=== Passage cité ===
Seul le temps est responsable de mon infortune.
Mais
il n'empêche que j'ai bien fait de le faire venir, car tôt ou tard
le tourteau aurait cédé et là je me serais retrouvé dans la merde
avec un moteur qui tourne comme une horloge (là, j'ai été
vachement fier de moi) mais qui n'arrive pas à faire tourner
l'hélice. Donc un moteur qui ne sert à rien.
Tourteau tout pourri |
Il
lui fallut une heure et demi pour démonter le bordel. Il n'a jamais
vu un modèle semblable... Et est-ce une vue de l'esprit de ma part,
mais j'ai l'impression que ça le rend heureux ! On dirait un
gamin qui découvre un jouet au pied du sapin !
Bref,
il est reparti avec la pièce et m'a demandé de repasser le voir
lundi matin. Là on verra si il peut me proposer une pièce
équivalente, ou bien s'il faudra carrément en fabriquer une... Je
sens que ça va douiller cette histoire.
=== Enregistrements de données ===
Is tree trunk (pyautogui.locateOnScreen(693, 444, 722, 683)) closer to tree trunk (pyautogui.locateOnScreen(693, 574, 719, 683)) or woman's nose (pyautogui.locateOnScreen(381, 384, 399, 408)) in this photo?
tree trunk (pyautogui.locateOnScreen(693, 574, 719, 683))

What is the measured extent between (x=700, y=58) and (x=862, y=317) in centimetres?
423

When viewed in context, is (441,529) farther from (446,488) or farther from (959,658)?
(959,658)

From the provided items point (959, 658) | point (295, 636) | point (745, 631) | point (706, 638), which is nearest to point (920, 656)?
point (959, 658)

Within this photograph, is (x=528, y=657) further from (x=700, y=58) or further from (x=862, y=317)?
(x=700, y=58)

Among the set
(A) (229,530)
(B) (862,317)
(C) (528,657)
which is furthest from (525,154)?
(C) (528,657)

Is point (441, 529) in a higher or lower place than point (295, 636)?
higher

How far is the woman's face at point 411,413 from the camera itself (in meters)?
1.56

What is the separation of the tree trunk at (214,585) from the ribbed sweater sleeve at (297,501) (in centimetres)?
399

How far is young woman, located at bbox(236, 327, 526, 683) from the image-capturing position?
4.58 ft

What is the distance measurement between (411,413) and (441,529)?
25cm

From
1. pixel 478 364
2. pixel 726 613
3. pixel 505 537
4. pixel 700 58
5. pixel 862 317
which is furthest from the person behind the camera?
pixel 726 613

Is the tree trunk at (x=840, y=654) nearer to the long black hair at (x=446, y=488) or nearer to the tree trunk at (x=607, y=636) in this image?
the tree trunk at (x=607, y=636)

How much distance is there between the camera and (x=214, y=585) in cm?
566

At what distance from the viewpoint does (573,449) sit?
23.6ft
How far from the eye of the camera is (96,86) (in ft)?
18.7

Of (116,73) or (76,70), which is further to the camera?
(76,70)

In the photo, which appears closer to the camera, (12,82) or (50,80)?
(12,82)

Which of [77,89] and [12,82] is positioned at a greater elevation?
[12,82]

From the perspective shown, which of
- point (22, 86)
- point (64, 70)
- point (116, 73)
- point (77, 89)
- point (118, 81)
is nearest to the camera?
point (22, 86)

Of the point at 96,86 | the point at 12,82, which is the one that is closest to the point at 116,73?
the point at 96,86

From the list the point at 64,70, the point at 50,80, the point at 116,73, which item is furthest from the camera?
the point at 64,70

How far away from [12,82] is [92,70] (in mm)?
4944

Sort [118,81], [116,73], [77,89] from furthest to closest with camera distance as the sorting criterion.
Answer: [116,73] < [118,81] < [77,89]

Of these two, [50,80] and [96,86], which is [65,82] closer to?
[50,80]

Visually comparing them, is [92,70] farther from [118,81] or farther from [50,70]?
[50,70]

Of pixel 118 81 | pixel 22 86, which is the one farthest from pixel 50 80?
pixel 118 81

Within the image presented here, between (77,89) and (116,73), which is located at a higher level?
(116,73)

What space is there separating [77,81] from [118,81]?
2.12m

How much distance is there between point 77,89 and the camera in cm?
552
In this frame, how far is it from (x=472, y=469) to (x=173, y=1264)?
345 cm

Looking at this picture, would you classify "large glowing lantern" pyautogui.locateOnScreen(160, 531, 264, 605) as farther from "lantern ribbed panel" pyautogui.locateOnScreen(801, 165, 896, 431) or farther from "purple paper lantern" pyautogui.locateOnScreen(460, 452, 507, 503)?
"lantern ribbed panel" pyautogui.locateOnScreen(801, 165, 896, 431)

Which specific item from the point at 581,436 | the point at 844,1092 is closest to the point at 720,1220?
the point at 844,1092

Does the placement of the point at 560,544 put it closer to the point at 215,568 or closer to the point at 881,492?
===
### Objectif
Répondez brièvement à partir du passage sur le tourteau :
1. Quelle pièce aurait fini par céder tôt ou tard ?
2. Combien de temps le démontage a-t-il pris ?
3. Quel jour et à quel moment de la journée faut-il repasser ?
Ces enregistrements sont un matériau à part, distinct du passage.

### Réponse rédigée
1. Le tourteau.
2. Une heure et demie.
3. Le lundi matin.